I wonder if this was just a fear, like it was for me at one point. I thought, what if I can't look at him without seeing his penis? But I quickly realized this wasn't the case. These were the same boys I had always known.
(In fact, I think I rather liked seeing Ben especially in this new light. I have only ever known one side of him, so it was very fresh to see a different facet. It gives him more depth, I think.)
So it's not a huge worry of mine that the relationships could change. I considered it beforehand. I'm a flexible person. I think I'll be able to roll with the punches.
@salukigirl: I can totally relate to the triggering you're talking about. I really don't like kisses because of a kiss that happened in my past. That's the one thing that people can dare me to do that WILL make me uncomfortable. I don't like the intimate, personal aspect of it.
But still, I don't think I could be in your position. For one, I doubt I'll ever really have a boyfriend BECAUSE I separate love and sex. And I certainly wouldn't ask anyone to put up with me if it was hard for them to deal with all my "baggage," so to speak. I wouldn't be able to put them through that.
I can't say I've considered my future love/sex life because I'm pretty sure there won't be much of one. The irony was that before this, I was on the track to being totally innocent all the way to the grave. Not because it was my will, but because no one else was enabling me. But I can probably still get through life without love. I don't really have a need for it, and I don't trust myself with it.
I have to just hope that Ben and Jack don't fall in love with me.
@alexandra k, very good point about guilt and humans. I know exactly what you mean about bonobos.
Fluid transfer... really didn't happen. We were inhibited a bit because I was on my period, and Anne just had her wisdom teeth out, so she had open wounds. We were careful. We believe.
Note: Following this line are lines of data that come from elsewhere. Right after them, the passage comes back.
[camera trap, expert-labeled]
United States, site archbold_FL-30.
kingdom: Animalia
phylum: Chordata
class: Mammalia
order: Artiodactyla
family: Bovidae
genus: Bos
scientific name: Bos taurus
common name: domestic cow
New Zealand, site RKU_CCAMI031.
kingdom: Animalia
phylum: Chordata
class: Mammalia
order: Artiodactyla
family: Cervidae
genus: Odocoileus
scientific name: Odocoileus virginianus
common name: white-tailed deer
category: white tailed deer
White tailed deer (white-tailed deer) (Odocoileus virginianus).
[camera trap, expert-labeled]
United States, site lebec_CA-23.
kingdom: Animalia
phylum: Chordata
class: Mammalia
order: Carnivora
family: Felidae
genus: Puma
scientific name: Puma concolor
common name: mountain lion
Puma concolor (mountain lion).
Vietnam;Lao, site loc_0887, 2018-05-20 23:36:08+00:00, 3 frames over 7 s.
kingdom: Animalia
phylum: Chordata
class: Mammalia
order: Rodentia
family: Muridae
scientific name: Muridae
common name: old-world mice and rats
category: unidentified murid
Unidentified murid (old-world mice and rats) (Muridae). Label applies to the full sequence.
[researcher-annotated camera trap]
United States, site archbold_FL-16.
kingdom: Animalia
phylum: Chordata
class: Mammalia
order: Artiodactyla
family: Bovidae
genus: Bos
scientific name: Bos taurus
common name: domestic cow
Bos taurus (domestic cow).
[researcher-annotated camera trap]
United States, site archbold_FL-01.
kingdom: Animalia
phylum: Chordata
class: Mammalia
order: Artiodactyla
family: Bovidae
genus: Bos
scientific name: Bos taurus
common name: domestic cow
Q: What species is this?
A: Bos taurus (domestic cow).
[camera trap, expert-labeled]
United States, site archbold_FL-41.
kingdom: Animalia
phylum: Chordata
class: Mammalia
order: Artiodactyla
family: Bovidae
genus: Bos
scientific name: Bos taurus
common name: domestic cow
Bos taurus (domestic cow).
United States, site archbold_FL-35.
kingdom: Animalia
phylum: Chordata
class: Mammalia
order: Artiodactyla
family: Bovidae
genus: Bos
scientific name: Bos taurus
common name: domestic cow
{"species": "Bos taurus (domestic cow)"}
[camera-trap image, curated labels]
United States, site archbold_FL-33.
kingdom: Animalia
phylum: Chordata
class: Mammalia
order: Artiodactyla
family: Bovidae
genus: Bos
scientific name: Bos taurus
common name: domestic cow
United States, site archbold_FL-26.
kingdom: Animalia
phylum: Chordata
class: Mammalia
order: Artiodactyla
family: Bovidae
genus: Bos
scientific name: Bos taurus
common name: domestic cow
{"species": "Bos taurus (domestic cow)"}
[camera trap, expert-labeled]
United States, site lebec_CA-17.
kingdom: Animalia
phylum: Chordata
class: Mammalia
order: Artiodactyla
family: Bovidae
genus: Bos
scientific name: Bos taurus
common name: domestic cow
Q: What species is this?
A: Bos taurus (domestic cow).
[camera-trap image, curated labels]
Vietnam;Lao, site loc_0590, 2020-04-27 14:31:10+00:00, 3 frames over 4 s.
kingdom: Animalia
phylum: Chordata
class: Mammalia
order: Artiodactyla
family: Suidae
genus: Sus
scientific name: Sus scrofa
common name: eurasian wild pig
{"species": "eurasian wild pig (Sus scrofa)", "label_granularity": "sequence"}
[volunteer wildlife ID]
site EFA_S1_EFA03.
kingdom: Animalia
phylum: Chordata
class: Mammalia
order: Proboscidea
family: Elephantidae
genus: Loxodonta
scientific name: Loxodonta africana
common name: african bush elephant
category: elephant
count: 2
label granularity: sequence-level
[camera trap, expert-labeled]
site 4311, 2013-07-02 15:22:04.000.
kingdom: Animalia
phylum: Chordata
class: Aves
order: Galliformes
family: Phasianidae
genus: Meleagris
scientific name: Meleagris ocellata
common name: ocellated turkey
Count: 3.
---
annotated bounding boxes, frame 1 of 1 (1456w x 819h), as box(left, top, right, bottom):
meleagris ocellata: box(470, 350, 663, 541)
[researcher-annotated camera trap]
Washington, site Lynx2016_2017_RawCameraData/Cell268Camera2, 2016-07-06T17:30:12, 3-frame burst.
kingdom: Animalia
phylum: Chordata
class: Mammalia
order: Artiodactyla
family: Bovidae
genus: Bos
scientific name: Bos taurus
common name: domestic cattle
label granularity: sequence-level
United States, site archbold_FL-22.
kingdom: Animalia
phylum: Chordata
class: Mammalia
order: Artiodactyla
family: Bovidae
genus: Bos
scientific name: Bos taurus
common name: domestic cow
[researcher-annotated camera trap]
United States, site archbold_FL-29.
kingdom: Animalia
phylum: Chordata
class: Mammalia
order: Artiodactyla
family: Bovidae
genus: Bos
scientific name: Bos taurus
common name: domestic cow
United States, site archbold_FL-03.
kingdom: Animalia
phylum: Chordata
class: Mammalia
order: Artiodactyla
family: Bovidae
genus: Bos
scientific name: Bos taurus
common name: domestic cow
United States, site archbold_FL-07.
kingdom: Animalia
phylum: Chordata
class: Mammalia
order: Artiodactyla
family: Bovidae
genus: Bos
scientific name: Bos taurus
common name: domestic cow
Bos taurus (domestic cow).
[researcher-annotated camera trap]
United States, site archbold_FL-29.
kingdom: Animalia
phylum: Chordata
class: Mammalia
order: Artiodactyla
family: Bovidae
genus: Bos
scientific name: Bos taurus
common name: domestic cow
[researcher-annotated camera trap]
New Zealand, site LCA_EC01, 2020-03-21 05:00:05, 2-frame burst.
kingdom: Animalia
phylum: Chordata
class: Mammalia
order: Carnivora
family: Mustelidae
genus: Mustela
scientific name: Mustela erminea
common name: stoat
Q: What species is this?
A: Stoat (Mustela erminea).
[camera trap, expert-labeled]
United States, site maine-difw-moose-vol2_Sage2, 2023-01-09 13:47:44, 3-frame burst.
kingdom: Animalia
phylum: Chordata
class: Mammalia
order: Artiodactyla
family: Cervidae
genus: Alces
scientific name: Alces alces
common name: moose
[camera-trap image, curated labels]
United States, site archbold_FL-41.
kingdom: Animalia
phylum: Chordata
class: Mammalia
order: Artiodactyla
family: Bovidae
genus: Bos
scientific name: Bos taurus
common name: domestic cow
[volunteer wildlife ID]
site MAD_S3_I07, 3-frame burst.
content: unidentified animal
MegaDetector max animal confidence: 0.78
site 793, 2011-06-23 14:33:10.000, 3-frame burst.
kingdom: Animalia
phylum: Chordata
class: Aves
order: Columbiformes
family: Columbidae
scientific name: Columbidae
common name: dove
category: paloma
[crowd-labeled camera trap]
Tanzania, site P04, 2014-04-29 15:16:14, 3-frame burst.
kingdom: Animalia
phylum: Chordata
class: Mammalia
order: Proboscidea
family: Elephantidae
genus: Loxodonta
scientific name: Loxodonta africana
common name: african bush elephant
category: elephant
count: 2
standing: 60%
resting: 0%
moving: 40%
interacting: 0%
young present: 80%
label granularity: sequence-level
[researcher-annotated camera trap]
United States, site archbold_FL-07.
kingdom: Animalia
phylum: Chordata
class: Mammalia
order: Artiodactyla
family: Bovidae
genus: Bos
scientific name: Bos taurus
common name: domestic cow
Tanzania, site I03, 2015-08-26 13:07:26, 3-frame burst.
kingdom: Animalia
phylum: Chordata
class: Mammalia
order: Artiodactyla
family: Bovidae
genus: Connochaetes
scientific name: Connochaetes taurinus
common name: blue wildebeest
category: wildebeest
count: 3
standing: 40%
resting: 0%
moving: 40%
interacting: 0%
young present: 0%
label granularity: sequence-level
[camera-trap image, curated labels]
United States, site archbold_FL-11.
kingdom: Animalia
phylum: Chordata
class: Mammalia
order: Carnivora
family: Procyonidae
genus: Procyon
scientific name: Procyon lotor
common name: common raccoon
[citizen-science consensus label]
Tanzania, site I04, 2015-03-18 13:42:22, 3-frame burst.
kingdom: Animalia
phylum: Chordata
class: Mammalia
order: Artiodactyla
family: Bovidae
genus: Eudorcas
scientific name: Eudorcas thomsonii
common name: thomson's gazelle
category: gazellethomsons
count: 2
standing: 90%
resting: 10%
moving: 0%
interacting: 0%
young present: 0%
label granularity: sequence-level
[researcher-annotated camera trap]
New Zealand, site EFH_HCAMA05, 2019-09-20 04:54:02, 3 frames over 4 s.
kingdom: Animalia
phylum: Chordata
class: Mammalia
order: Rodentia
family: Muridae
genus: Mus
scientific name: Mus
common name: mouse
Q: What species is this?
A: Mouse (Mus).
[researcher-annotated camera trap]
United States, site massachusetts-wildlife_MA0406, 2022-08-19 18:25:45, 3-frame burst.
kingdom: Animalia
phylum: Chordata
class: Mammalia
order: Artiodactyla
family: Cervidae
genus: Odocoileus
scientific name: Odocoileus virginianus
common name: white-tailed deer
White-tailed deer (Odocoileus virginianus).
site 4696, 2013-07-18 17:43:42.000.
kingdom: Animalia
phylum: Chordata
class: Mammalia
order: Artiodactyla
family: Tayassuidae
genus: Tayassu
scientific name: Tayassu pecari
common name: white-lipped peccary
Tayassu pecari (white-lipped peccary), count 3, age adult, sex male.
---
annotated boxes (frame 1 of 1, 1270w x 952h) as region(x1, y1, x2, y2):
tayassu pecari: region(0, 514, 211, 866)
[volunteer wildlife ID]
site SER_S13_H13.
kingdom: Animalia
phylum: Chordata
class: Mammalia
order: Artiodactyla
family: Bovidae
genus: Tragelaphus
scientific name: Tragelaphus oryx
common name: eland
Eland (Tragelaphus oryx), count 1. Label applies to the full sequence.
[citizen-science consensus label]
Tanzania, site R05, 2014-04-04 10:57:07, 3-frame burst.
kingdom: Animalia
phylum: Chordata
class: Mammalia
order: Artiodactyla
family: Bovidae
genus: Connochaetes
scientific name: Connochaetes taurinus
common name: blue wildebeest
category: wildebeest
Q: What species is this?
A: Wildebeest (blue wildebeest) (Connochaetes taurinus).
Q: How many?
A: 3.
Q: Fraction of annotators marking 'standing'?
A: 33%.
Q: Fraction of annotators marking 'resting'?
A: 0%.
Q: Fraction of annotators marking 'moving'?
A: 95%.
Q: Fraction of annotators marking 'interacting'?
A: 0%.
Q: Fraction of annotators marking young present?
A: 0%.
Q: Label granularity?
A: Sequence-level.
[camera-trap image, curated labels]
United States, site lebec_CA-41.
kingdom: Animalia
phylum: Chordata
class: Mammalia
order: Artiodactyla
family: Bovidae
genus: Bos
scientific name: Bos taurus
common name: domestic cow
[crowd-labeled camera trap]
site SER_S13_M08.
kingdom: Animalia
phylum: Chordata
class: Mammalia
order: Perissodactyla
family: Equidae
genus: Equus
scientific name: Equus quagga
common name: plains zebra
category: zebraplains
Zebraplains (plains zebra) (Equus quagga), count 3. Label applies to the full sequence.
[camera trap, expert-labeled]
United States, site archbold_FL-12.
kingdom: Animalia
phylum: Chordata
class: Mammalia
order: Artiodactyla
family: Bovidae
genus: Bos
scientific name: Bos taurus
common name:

The atmosphere you're talking about is something I was definitely paying attention to. What we did was based on trust. Everyone seemed comfortable, although Jack was comfortable with a stricter limit. But that was okay. We wanted everyone to feel comfortable and trusting of one another.
And I'm not sure what to do about poor Ben exactly. Of course I had to tease him just a little bit once, but I wouldn't bring it up again. If this sort of situation comes up again, I suppose I'll give him a second chance...? I don't know if he'd appreciate that or not. He seemed totally fine with things. So maybe it was a fluke.